In September 2019, Rhoades debuted on Instagram and garnered over 400,000 likes for an image of herself as a little girl in a tutu wishing herself a happy birthday. She says her Instagram now earns upwards of $30,000 per post through brand deals and a partnership with Fashion Nova. Rhoades’s podcast, Three Girls, One Kitchen, doubles as a show on YouTube and generates ad revenue. The show features Rhoades and her two friends, Alexa and Olivia, in pastel-colored aprons gathered around a kitchen counter, chatting about “hot girl shit”—everything from sex tips from a pro to how to catch a cheater to how to find a rich husband. The current X-rated content she creates and posts is reserved for the 25,000 subscribers on her OnlyFans account, which she says generates hundreds of thousands of dollars per month in income.

All of this new traffic has meant that the popularity of her older films has also grown on Pornhub. And although Pornhub definitely feeds her ever-growing mainstream and social media footprint and translates into fans and income on OnlyFans, Rhoades laments that her former life in porn is like a life sentence she constantly battles with: the judgment from just about everyone she meets (or doesn’t meet); the harassment from men on the street who touch her inappropriately; her neighbors who call the cops on her for wearing short shorts inside her own home in Chicago. Her past is the elephant in the room in every one of her relationships: Basically every guy she falls in love with manages to tell her no one will ever love her like they do because she was a porn star.

Listening to Rhoades discuss the complexities of her professional existence, the question I have is: Does her history as a porn star even matter, as long as she is doing what makes her happy? At 24, Rhoades feels she has not only achieved her dream of living like The Girls Next Door, but also surpassed it. She owns two houses and three cars—including a Lamborghini—runs her own show and just helped design a lingerie line with Yandy (a company whose parent company is Playboy). She has a massive following on social media, and is involved in sex work on her own terms. These days, she is a self-described homebody who relishes structure and is working toward a set of ever-evolving goals.
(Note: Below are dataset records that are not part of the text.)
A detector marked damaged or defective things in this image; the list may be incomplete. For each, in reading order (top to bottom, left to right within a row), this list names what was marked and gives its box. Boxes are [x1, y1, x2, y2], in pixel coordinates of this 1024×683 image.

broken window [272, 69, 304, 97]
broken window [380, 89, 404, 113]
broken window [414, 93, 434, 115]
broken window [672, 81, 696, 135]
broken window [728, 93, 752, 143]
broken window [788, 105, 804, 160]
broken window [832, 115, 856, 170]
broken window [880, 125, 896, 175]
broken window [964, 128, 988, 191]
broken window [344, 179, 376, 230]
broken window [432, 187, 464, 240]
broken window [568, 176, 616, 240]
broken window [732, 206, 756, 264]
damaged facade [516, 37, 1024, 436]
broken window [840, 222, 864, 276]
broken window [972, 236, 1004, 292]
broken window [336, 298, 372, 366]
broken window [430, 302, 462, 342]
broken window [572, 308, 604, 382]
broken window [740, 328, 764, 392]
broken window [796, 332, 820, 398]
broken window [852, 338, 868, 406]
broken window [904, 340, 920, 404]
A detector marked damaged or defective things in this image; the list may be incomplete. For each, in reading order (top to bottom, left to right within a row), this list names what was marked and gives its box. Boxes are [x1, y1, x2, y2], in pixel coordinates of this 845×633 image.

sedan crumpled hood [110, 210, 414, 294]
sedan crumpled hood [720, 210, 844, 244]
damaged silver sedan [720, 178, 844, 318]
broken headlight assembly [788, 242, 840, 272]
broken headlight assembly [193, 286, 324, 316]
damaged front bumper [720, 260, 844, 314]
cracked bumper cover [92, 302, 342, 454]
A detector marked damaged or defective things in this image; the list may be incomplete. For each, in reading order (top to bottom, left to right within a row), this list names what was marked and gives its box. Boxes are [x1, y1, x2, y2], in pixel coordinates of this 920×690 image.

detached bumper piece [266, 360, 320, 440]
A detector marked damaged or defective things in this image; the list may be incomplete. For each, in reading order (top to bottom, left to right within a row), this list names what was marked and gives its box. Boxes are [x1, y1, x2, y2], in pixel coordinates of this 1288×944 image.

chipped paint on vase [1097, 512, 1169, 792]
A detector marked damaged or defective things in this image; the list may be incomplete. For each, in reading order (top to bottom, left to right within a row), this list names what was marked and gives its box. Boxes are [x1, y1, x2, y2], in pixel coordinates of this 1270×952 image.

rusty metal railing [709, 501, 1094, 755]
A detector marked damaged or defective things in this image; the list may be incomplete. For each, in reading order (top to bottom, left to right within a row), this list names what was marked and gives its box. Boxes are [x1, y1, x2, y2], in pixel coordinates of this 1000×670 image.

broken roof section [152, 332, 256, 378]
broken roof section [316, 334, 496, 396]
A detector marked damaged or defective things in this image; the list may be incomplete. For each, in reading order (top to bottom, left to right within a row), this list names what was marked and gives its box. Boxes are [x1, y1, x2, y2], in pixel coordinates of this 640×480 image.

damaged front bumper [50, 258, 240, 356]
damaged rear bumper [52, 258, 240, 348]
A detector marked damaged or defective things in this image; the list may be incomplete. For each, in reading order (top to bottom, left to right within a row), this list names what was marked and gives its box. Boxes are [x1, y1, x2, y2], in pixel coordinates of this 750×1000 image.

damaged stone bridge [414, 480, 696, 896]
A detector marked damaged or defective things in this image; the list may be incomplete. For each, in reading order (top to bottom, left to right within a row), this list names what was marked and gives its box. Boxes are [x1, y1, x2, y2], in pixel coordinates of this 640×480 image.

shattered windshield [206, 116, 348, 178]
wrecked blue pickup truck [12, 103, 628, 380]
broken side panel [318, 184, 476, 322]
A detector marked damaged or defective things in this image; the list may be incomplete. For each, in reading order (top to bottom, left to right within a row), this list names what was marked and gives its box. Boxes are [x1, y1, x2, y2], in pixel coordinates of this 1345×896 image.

She wakes up each day, brews her own Dunkin’ Donuts coffee, has a green juice and reads the print version of the Wall Street Journal, which she gets delivered to her home. (She highlights the words she doesn’t know so she can study them to improve her vocabulary, because she missed much of high school.) She is focused on growing her podcast, becoming a better communicator and moving forward. As Rhoades transitions out of one world and into another, she isn’t looking back.

“I’m so far past moving on. It’s crazy. I’m just going to keep doing my thing, and keep becoming better in every single way,” she says. “If people choose to accept that later on, then they do. But if they don’t, I have no other option than to just keep being me and doing my thing. You know?”